3) Keep The Pad At The Proper Level
Hold the pads at about your opponent’s height level for strikes to the head, and bring them towards your sternum for body strikes. Adjust the level of the pads based on your partner’s experience level. For example, if your partner hasn’t built up the flexibility to throw roundhouse kicks to the head, bring the pads down to a more comfortable level. That way, they can train without having to sacrifice technique.
4) Give Your Partner’s Strikes Decent Resistance
You shouldn’t be holding pads still when training. Instead, meet your opponent’s strikes by meeting their strikes as they come toward you. There should not be much give when your partner’s strikes land on the pads. Holding pads looks like the children’s game pat-a-cake when done correctly. Floyd Mayweather training with his late Uncle Roger Mayweather is an excellent example of how to meet your partner’s strikes.
5) Exhale After Each Strike Touches The Mitts
Breathing correctly while holding pads makes it easier to keep the intensity up. It also teaches you how to absorb strikes when sparring or performing glove-on-glove grills. Holding mitts is a mutually beneficial activity. You get to work on your game while your partner does the same.
6) Manage The Range
Taking it upon yourself to manage the distance between you and your partner allows them to build proper techniques like footwork, properly rotating their roundhouse kicks, or fully extending on their punches.
7) Don’t Get Careless When Kicks And Knees Are Involved
Knees and kicks land with lots of power, so you want to ensure you’re holding the pads properly when working these techniques. Stack the pads against your midsection when defending against knees, lean forward into the blow, and keep your core tight.
When holding pads for kicks, lean forward into the strike and engage your core. Exhale after every strike, as we discussed earlier.
8) Take Your Role As The Coach Seriously
As the pad holder, it is up to you to lead your partner during drills. You serve as a source of constructive feedback and set the intensity of the training session. Take your coaching role seriously, and you’ll be shocked at how much your skills improve as you train others.
9) Address Poor Technique
Giving your partner constant feedback as you hold the pad helps to improve their form. Tell them if they keep dropping their hands or forget to return to their fighting stance after each strike. Throw strikes occasionally at your partner to get them to work their defense and keep their reflexes sharp.
10) Stay Focused On The Task Ahead
You can end up eating an unexpected strike or worse if you lose focus while holding pads.
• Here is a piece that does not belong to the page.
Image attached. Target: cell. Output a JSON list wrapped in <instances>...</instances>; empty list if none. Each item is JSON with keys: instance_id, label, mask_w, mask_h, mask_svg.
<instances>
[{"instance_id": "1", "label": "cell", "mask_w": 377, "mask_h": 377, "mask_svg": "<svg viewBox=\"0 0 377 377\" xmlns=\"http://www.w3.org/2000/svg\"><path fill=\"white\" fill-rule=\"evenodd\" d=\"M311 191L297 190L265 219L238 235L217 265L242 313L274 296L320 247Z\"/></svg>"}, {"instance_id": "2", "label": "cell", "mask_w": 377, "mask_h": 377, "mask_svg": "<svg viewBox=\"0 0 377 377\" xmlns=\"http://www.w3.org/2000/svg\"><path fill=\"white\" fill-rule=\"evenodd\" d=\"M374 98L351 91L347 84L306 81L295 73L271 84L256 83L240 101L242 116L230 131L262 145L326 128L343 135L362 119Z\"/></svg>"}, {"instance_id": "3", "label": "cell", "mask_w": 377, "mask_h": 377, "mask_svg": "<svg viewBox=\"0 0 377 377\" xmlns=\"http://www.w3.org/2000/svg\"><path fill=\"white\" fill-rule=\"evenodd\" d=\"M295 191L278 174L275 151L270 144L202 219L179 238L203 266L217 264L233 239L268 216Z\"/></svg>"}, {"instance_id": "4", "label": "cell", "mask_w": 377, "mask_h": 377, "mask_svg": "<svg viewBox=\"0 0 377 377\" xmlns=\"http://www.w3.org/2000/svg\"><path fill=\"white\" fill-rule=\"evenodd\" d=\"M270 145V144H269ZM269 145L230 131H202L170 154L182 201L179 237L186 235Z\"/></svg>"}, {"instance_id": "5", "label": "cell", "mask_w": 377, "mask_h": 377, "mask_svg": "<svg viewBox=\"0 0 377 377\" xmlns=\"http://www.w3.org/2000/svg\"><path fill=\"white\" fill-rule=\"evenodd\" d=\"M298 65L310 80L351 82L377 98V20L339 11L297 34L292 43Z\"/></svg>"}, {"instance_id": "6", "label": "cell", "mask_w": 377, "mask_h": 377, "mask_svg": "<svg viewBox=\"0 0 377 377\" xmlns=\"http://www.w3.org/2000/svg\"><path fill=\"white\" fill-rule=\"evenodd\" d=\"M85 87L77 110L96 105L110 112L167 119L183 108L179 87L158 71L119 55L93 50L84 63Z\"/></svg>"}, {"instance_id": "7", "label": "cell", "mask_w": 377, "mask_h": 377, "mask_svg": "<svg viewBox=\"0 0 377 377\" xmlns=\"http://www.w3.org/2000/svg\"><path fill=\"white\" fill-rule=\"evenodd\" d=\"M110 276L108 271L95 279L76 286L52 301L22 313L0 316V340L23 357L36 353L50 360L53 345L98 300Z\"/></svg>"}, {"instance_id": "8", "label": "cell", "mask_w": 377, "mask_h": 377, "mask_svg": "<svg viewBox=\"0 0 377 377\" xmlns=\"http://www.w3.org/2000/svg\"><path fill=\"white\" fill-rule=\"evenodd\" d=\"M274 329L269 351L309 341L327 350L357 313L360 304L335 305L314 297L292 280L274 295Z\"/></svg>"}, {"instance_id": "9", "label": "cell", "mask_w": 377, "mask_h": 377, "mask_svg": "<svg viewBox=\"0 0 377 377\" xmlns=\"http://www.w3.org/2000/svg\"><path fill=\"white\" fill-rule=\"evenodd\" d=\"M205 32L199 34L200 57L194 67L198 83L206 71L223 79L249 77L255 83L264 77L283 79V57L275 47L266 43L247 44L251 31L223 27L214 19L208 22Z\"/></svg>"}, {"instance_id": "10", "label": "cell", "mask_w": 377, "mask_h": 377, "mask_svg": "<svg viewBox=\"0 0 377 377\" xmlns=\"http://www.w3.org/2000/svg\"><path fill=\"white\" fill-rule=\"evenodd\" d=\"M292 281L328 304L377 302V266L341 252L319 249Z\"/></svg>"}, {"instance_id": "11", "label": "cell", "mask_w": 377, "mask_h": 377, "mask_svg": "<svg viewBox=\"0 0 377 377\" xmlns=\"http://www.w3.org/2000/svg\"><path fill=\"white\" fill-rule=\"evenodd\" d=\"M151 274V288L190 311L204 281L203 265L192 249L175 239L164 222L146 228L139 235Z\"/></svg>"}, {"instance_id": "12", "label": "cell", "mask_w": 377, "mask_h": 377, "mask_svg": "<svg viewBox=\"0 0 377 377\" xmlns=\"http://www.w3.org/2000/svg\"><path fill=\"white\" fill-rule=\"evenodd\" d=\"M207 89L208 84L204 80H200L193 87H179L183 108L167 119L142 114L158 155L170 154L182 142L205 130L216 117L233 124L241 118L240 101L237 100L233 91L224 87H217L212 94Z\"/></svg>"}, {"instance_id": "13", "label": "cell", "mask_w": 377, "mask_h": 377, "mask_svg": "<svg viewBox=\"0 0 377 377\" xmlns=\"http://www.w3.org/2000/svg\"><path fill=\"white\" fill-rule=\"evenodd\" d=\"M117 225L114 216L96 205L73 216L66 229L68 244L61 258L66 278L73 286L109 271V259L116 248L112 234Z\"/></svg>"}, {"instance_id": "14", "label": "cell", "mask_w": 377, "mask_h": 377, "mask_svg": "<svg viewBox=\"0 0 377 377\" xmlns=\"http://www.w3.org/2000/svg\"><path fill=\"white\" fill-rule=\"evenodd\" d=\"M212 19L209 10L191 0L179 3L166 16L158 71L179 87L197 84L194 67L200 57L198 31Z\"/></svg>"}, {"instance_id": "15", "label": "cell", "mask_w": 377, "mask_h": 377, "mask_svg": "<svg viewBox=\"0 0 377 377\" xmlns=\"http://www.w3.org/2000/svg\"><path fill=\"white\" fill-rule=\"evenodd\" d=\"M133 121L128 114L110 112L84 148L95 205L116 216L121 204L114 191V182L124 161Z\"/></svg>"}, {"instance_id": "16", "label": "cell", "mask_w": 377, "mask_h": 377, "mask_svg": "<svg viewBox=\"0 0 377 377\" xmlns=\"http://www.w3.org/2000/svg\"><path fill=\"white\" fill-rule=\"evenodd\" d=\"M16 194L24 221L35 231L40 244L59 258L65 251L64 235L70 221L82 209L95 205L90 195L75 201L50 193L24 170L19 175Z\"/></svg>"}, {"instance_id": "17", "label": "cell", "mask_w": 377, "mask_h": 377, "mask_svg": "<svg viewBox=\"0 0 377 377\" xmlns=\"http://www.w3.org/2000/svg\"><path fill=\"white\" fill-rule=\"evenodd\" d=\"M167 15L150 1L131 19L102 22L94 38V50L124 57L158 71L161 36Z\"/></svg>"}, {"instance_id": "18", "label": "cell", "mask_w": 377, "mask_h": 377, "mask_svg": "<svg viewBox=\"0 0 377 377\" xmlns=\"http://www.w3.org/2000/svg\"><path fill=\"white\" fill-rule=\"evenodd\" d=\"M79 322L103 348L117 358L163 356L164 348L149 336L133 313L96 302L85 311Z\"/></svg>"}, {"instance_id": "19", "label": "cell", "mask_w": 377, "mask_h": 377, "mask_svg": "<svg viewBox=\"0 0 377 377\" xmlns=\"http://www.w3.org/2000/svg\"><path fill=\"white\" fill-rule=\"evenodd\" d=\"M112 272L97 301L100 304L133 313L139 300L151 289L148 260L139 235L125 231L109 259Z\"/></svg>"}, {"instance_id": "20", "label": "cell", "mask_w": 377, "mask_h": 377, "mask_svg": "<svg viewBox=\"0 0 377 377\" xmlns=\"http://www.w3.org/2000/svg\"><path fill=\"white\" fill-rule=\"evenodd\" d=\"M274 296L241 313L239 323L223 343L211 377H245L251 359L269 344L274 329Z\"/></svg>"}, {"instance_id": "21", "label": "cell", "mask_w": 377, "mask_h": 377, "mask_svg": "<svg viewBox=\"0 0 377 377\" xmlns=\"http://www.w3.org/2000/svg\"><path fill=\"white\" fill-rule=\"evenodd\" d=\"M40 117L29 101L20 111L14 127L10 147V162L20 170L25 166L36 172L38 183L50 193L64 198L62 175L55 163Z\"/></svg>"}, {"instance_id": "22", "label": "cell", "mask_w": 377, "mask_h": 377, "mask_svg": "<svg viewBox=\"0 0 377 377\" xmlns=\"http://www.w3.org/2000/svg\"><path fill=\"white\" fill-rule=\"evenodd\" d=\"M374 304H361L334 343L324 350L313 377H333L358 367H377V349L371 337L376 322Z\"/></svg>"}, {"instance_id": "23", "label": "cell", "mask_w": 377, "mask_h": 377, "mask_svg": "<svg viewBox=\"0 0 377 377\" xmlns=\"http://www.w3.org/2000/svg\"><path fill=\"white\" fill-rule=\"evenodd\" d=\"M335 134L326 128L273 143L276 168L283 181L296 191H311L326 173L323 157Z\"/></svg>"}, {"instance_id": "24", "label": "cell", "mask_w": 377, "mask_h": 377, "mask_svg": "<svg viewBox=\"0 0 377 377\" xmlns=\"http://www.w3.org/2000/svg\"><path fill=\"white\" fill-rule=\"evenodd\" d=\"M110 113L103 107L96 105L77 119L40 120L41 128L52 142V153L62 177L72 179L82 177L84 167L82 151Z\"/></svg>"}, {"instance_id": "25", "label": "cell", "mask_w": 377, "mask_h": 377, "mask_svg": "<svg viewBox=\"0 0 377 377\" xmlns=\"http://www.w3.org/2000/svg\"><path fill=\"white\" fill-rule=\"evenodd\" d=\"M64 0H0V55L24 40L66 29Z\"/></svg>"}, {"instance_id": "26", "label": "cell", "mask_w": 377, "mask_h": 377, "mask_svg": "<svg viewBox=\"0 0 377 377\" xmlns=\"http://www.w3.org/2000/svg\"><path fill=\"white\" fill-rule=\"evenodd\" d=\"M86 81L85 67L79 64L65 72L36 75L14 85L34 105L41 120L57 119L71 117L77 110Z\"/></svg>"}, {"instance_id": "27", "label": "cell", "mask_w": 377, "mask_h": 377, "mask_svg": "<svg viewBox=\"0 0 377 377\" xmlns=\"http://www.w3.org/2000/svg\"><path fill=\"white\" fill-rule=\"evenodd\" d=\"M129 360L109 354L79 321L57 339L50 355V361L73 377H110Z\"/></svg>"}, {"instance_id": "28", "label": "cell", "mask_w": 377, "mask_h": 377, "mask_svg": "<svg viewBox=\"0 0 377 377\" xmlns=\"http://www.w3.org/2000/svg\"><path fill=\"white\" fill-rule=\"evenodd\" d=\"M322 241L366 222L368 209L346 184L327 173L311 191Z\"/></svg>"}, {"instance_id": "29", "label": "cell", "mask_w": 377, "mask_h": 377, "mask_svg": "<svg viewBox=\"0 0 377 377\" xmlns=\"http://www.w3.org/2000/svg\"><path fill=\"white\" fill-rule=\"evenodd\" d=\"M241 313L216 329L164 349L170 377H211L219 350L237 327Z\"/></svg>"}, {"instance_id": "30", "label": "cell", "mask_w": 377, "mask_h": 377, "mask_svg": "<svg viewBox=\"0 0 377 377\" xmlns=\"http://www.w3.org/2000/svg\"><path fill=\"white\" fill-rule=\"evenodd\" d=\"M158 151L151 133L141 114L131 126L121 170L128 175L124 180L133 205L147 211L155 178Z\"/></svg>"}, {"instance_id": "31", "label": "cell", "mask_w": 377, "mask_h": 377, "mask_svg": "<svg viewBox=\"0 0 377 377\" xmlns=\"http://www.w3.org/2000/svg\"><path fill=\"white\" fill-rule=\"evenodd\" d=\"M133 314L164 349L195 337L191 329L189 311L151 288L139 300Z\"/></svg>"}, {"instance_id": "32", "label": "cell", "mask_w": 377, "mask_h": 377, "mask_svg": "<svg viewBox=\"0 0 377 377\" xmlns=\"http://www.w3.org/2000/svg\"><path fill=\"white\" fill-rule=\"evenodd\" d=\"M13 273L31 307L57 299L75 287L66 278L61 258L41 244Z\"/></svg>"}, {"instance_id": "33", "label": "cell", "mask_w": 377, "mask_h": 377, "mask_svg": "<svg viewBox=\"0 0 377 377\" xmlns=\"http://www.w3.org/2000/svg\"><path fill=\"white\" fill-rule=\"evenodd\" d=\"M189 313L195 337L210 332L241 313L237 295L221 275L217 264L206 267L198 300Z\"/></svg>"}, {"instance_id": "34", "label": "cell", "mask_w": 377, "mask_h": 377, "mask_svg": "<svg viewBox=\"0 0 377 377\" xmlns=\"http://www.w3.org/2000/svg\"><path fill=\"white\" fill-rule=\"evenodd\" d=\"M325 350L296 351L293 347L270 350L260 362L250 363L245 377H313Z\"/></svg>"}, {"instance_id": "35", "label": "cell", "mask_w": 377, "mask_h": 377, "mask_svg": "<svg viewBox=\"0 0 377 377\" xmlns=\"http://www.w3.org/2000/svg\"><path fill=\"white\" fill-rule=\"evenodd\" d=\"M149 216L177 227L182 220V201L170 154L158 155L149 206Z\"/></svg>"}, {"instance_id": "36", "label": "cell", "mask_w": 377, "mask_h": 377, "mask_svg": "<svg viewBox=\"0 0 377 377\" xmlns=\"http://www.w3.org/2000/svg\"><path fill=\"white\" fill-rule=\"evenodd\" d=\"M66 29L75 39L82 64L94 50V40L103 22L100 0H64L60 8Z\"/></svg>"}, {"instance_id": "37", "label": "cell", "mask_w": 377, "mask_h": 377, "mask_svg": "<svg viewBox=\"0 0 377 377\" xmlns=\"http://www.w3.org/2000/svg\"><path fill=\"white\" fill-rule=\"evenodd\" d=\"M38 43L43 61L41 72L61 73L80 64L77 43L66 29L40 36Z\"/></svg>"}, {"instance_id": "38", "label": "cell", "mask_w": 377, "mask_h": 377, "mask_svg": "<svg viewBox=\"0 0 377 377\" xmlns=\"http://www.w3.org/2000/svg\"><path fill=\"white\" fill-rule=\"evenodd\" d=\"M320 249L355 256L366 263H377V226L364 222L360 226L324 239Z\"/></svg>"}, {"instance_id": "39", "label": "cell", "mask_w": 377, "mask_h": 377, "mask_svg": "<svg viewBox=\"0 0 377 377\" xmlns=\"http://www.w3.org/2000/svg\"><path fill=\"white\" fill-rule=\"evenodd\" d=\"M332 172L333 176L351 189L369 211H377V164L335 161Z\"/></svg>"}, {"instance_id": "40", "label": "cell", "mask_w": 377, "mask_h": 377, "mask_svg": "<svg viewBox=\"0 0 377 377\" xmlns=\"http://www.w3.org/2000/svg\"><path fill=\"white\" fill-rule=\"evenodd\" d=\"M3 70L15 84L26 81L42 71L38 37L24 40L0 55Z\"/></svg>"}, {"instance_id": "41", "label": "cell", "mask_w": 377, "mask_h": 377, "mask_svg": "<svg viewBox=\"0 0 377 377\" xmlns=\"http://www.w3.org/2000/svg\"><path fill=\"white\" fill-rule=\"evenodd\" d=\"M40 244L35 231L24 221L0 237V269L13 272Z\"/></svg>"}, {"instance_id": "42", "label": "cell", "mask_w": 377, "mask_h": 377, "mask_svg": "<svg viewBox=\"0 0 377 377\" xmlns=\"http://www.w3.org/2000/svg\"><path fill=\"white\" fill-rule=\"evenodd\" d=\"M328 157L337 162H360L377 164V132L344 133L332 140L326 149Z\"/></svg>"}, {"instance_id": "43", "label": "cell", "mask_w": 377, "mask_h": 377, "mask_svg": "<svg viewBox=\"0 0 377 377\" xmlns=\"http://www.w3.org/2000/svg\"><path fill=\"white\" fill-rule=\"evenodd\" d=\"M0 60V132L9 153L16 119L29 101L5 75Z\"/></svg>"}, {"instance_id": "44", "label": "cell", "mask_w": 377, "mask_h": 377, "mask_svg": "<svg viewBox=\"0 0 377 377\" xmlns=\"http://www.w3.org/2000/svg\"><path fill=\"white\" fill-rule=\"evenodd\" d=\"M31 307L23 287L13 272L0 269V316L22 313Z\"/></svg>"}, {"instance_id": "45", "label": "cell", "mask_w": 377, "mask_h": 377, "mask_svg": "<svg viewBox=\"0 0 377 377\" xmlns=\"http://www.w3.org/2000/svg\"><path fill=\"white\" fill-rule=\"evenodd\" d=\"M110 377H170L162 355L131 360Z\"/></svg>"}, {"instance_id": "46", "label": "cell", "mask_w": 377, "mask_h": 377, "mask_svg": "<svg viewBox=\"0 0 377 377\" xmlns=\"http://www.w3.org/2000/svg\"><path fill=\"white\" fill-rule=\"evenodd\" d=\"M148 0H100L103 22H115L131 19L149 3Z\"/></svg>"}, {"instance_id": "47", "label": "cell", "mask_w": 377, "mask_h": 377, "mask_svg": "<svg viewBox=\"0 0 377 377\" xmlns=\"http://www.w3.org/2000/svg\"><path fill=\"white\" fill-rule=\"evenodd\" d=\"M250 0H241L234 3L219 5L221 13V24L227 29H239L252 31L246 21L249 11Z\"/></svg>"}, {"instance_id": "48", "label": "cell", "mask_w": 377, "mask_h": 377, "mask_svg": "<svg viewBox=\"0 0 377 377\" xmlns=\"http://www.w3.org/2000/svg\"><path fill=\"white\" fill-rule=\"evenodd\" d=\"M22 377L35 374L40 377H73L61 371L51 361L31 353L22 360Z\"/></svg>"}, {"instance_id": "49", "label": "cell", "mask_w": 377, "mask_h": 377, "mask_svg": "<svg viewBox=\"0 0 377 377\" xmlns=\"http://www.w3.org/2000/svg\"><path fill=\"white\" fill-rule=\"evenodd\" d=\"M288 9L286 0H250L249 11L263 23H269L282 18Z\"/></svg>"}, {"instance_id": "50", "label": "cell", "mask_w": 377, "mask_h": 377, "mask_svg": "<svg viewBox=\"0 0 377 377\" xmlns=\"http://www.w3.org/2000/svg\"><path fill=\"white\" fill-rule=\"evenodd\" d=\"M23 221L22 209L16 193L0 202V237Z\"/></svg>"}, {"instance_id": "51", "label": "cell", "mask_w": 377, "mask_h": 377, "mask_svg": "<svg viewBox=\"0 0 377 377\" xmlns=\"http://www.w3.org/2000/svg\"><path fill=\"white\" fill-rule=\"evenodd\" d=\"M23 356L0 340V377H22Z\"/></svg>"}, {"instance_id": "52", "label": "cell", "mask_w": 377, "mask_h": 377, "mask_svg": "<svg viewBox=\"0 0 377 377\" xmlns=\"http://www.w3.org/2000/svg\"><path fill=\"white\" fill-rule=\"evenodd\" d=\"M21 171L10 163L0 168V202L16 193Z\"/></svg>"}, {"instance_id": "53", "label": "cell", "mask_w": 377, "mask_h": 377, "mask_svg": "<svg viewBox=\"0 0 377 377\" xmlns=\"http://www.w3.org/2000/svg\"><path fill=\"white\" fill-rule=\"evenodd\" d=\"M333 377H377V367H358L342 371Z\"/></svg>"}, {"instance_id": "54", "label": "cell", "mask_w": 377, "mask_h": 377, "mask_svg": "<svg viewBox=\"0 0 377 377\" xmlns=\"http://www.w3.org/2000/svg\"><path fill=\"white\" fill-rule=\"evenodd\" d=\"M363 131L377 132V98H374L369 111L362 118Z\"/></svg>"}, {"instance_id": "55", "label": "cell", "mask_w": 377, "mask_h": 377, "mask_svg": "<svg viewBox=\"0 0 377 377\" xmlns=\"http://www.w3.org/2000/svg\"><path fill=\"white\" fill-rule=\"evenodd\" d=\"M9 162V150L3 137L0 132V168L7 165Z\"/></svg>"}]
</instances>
You’re always in control of your opponent’s strikes, so be ready for each one. As the pad holder, it is your responsibility to ensure your partner’s strikes land on the pads and not on your head or body. Stay sharp when performing focus mitt drills, and take a break if your start losing focus.
11) Get In The Groove
Before you start throwing punches, getting into the right mindset is crucial. This means getting yourself excited and ready to go. You need to be enthusiastic about holding the pads so your partner can feed off your energy. If you’re not into it, your partner won’t be either.
12) Stay Loose
It’s important to stay loose when you’re holding the pads. This means not gripping them too tightly and not holding them too close to your body. If you’re too tense, it will be harder for your partner to punch through the pads. If you hold the pads too close to your body, then your partner won’t be able to get a full range of motion with their punches.
13) Move Around
It’s crucial to move around when you’re holding the pads. This will help you stay loose and give your partner a moving target to punch at. Additionally, it will force your partner to use their footwork to put them in position to strike the pads.
14) Use Different Angles
You should use different angles when you’re holding the pads. This will give your partner a more challenging target to hit and help them improve their accuracy. Creating angles also forces your parent to use their footwork and pivoting techniques to keep up with you.
15) Vary The Intensity
You should vary the intensity of your punches. This will help your partner work on their speed and power. More advanced partners can handle fast-paced drills, but slow things down for less experienced training partners. Remember, one of the keys to getting the most out of focus mitt drills is having your partner perform each technique with perfect form.